[Description of the task]
For each statement, say whether it agrees with the text on immigration and UKIP, answering yes or no and quoting the words of the text that decide it.
1. UKIP was founded in 2006.
2. UKIP won the largest number of seats in the 2014 European Parliament elections.
3. Most immigration to the UK is connected with the European Union.
-------- Text section --------
The increased level of non-EU and EU immigration put pressure on aspects of British culture which are not so open to those perceived as ‘non-British’. Integration is often difficult for those of a different culture. For example, differences in language, traditions and skills, can lead to those with a strong sense of British national identity perceiving immigrants negatively, as they threaten what some see as British culture. And yet this immigration concern is incorrectly conflated with the EU, as the majority of immigration to the UK has little to do with the European Union (though one could also argue that all British anti-immigration sentiment is largely unfounded, regardless of the place of origin). An excellent paper by Chatham House presents a cross analysis of people’s voting choices (leave vs remain), compared to their attitudes towards immigration (both non-EU and EU). The trait that most divided the ‘leavers’ from the ‘remainers’ was their attitudes towards immigration and British culture: nearly ¾ of ‘outers’ agreed that ‘Immigration undermines British culture”.
Therefore, this cultural negativity towards immigration manifests itself in many ways, one of which is opposition to the EU, through the conflation of (any) immigration with EU membership. One of the EU’s most sacred principles is freedom of movement, and the growing number of immigrants since the UK’s membership of the EU has only increased this Euroscepticism, which increased the likelihood of EU-UK referendum.
UKIP’s sudden rise
UKIP was founded in 1991 and can be categorised as a single-issue party, with the sole aim of bringing the UK out of the EU, via a referendum. Once Nigel Farage became leader of UKIP in 2006, it grew in popularity, with gains in the 2013 local elections (22% of the vote), two Conservative Party defections to UKIP in 2013, and impressive results in both the 2014 European Parliament elections (largest number of seats with 24) and the 2015 General Election (12.5% of the popular vote). They were most certainly on the up.
-------- Data under study --------
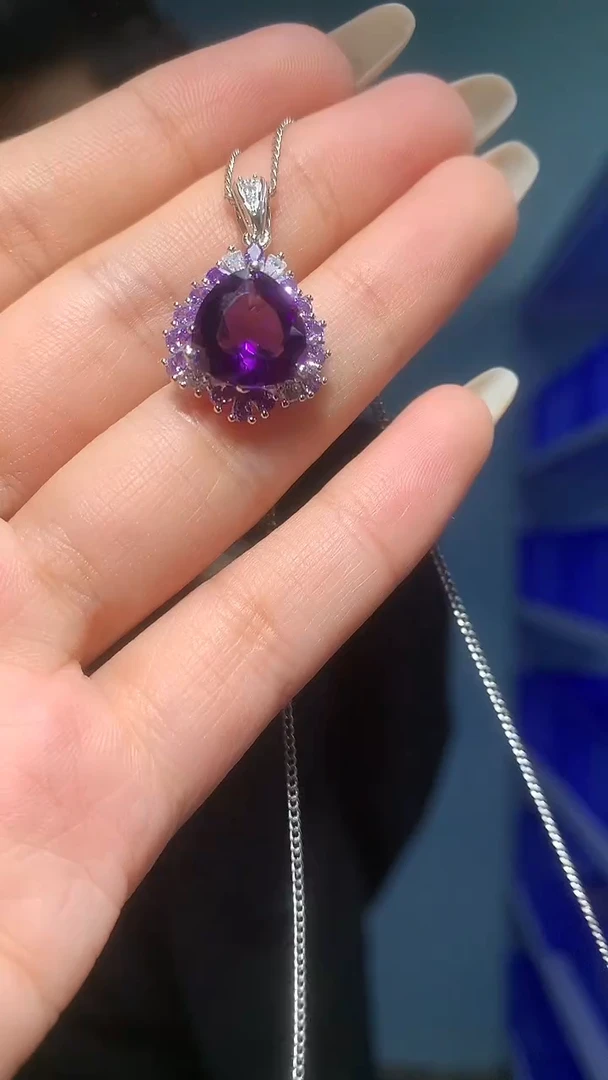 吊坠(赠链)银S925镶嵌紫晶【宝石世家严选】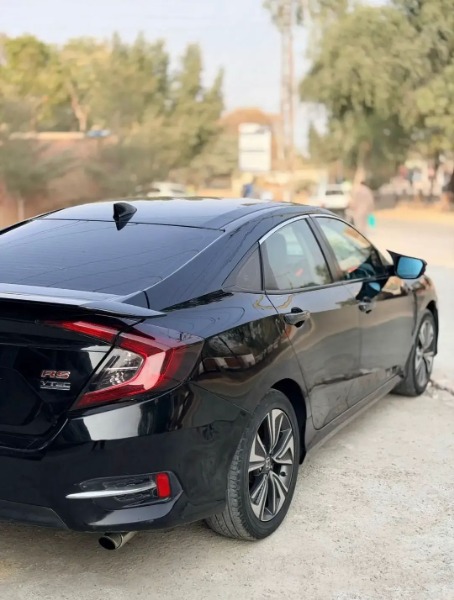 
								Honda Civic 2020 full									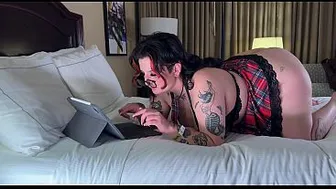 Casting Curvy: My Nerdy Thick Roommate is A Horny Film Nerd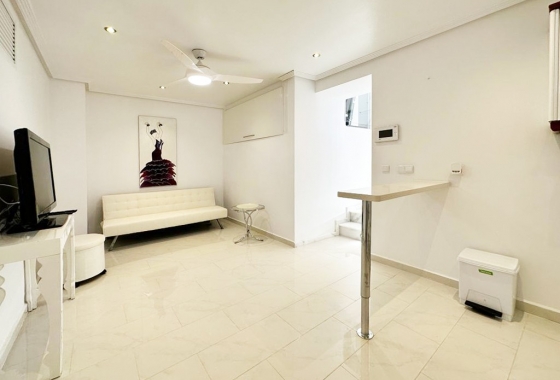 Reventa - Villa - San Miguel de Salinas - Inland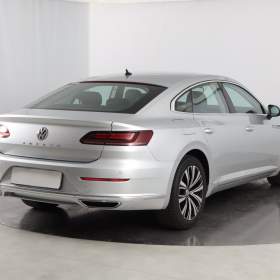 Foto inzerátu Volkswagen Arteon 2.0 TDI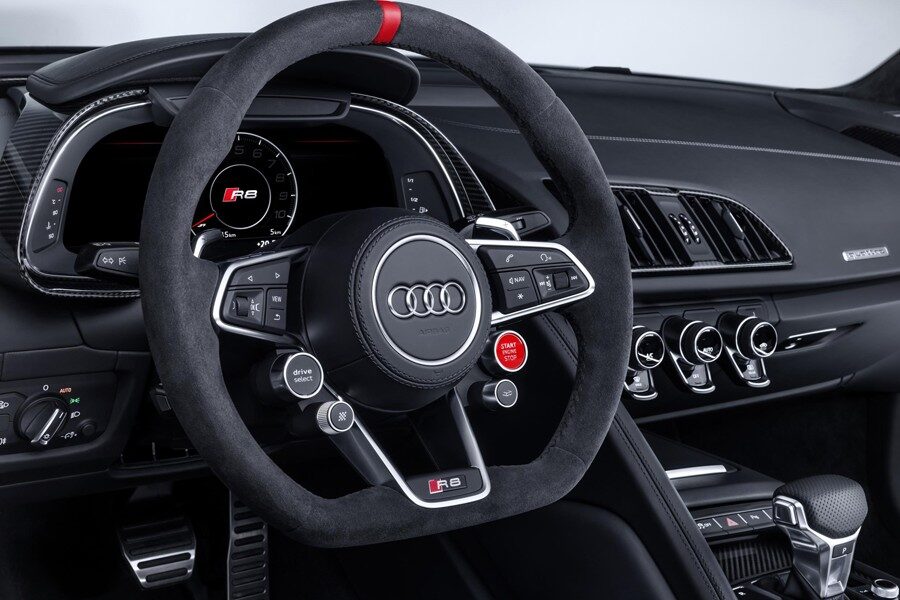 El interior también puede recibir detalles Audi Sport Performance Parts.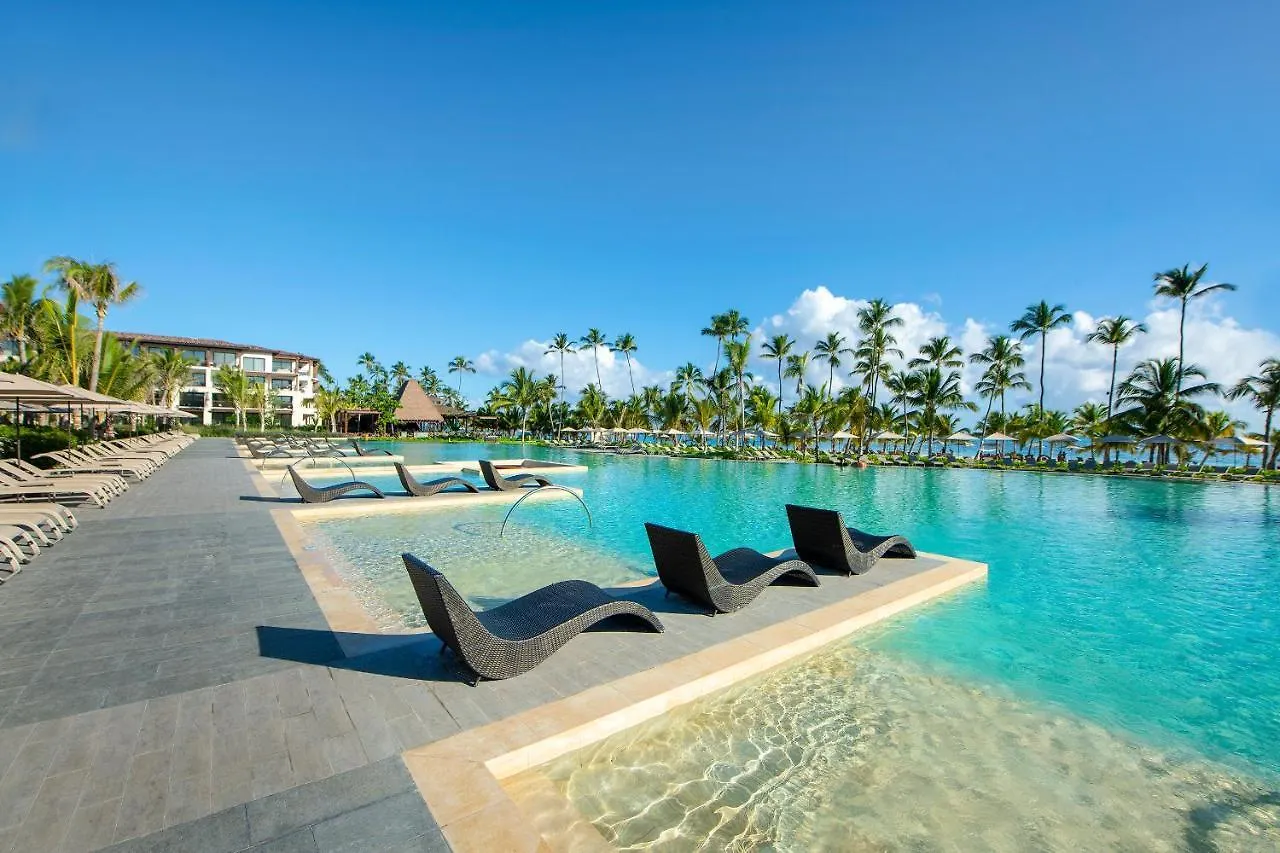 Unique Club at Lopesan Costa Bávaro Resort Punta Cana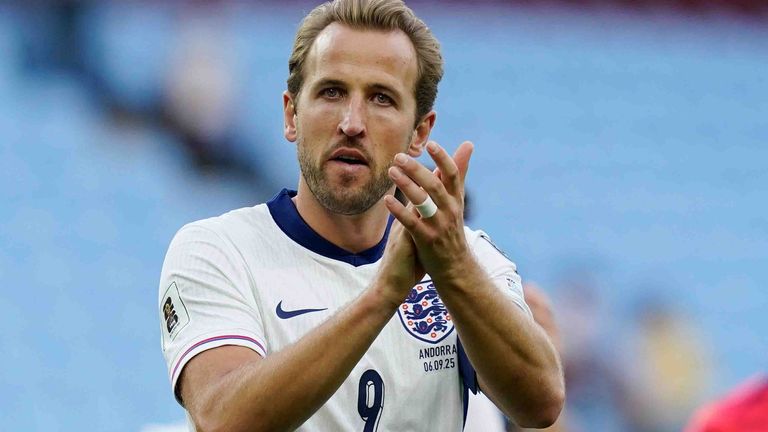 Harry Kane trifft beim deutliche Sieg Englands in Serbien per Kopf.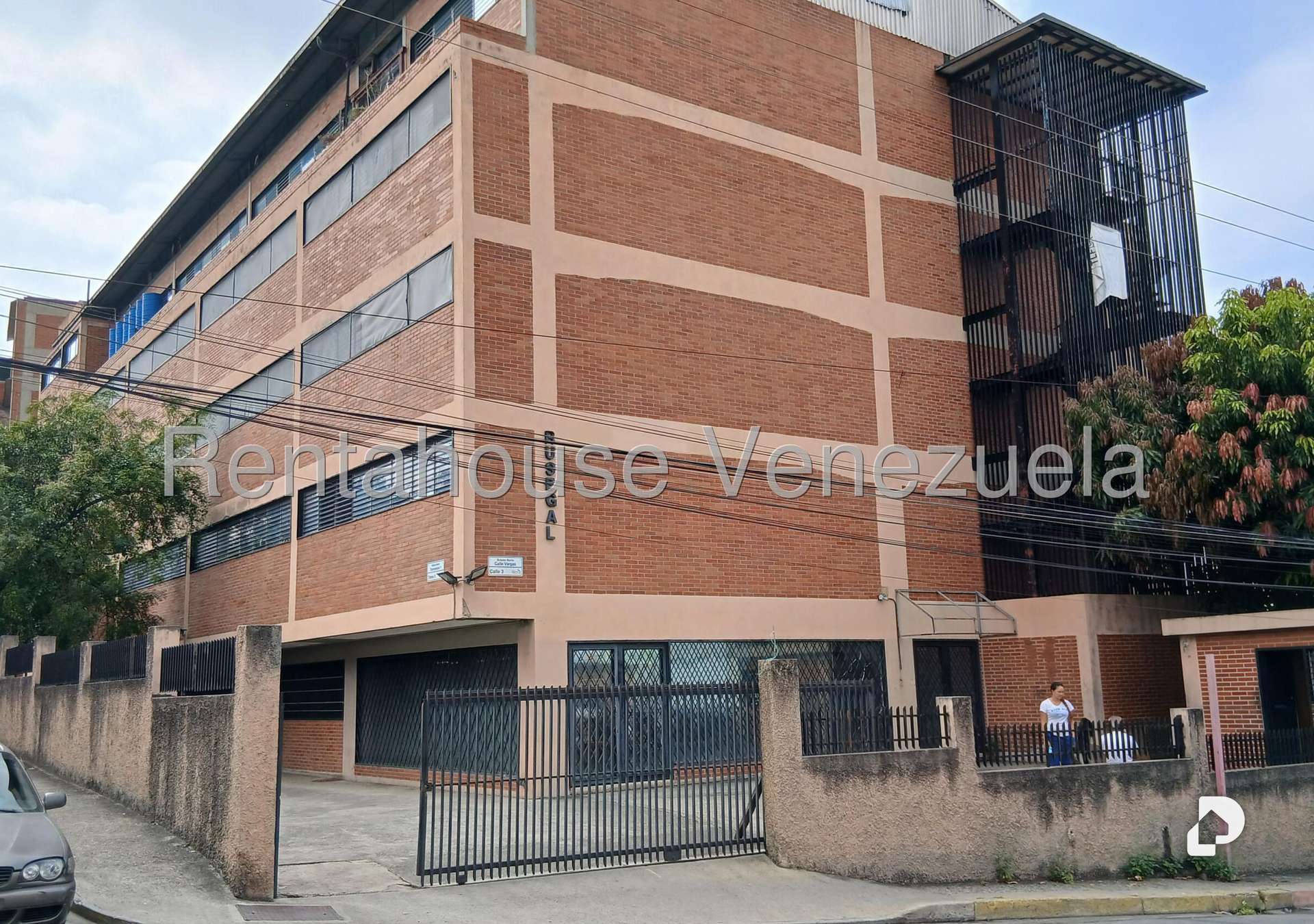 Local comercial en Boleíta Norte, Caracas – 39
--------
[Solved exercise]
1. No: "UKIP was founded in 1991"
2. Yes: "the 2014 European Parliament elections (largest number of seats with 24)"
3. No: "the majority of immigration to the UK has little to do with the European Union"